Where the line holding "What is the measured" appears, start copying, and continue exactly through the last line of the listing, skipping pictures.

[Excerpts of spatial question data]
--- Begin ---
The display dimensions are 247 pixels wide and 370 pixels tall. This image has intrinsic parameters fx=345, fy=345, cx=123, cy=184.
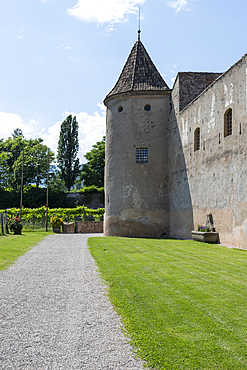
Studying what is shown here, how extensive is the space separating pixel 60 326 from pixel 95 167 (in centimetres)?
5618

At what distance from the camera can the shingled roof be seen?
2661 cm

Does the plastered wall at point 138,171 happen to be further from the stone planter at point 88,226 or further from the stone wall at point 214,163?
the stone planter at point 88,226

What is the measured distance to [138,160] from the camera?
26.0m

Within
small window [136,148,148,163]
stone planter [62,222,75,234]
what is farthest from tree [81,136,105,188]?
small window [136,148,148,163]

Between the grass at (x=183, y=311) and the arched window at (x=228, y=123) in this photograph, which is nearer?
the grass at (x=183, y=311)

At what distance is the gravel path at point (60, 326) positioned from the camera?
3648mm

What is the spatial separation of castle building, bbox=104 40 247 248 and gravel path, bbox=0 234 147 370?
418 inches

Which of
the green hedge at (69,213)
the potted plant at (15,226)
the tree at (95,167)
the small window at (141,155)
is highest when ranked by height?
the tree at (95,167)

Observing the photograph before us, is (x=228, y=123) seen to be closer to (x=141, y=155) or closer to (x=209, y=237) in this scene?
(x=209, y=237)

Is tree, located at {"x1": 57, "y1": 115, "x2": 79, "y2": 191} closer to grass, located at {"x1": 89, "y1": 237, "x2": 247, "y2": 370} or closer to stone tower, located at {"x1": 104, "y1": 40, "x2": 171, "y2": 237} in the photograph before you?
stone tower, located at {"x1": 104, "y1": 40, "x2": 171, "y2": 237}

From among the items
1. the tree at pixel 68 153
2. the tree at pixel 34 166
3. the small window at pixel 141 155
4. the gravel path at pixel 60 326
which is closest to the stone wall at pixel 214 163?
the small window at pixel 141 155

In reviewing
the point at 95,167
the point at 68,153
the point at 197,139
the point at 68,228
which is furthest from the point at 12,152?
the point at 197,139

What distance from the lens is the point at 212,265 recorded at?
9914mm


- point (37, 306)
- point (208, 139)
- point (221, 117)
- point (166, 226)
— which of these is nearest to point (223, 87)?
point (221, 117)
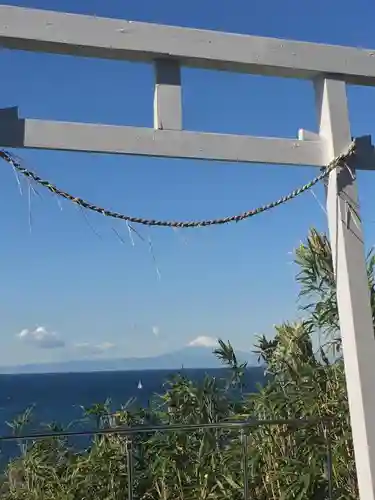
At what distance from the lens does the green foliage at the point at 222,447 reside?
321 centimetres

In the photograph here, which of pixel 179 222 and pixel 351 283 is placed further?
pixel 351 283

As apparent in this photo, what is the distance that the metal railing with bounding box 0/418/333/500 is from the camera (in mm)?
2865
--- End ---
## Exercise output
What is the measured distance to [138,160] from the camera?
26.0m

Within
small window [136,148,148,163]
stone planter [62,222,75,234]
what is farthest from tree [81,136,105,188]?
small window [136,148,148,163]

Between the grass at (x=183, y=311) and the arched window at (x=228, y=123) in this photograph, which is nearer?
the grass at (x=183, y=311)

At what distance is the gravel path at point (60, 326) positioned from the camera?
3648mm

What is the spatial separation of castle building, bbox=104 40 247 248 and gravel path, bbox=0 234 147 370?
418 inches

Which of
the green hedge at (69,213)
the potted plant at (15,226)
the tree at (95,167)
the small window at (141,155)
is highest when ranked by height?
the tree at (95,167)

Observing the photograph before us, is (x=228, y=123) seen to be closer to (x=141, y=155) or closer to (x=209, y=237) in this scene?
(x=209, y=237)

Is tree, located at {"x1": 57, "y1": 115, "x2": 79, "y2": 191} closer to grass, located at {"x1": 89, "y1": 237, "x2": 247, "y2": 370} or closer to stone tower, located at {"x1": 104, "y1": 40, "x2": 171, "y2": 237} in the photograph before you?
stone tower, located at {"x1": 104, "y1": 40, "x2": 171, "y2": 237}

From among the items
1. the tree at pixel 68 153
2. the tree at pixel 34 166
3. the small window at pixel 141 155
4. the gravel path at pixel 60 326
which is closest to the stone wall at pixel 214 163?
the small window at pixel 141 155

In reviewing
the point at 95,167
the point at 68,153
the point at 197,139
the point at 68,228
which is furthest from the point at 12,152?
the point at 197,139

What distance from the lens is the point at 212,265 recorded at?
9914mm


- point (37, 306)
- point (208, 139)
- point (221, 117)
- point (166, 226)
— which of these is nearest to point (223, 87)?
point (221, 117)
At what distance from the lens does the green foliage at the point at 222,447 reside?
321 centimetres

In the photograph here, which of pixel 179 222 and pixel 351 283 is placed further?
pixel 351 283

As apparent in this photo, what is the distance that the metal railing with bounding box 0/418/333/500 is from the camera (in mm)?
2865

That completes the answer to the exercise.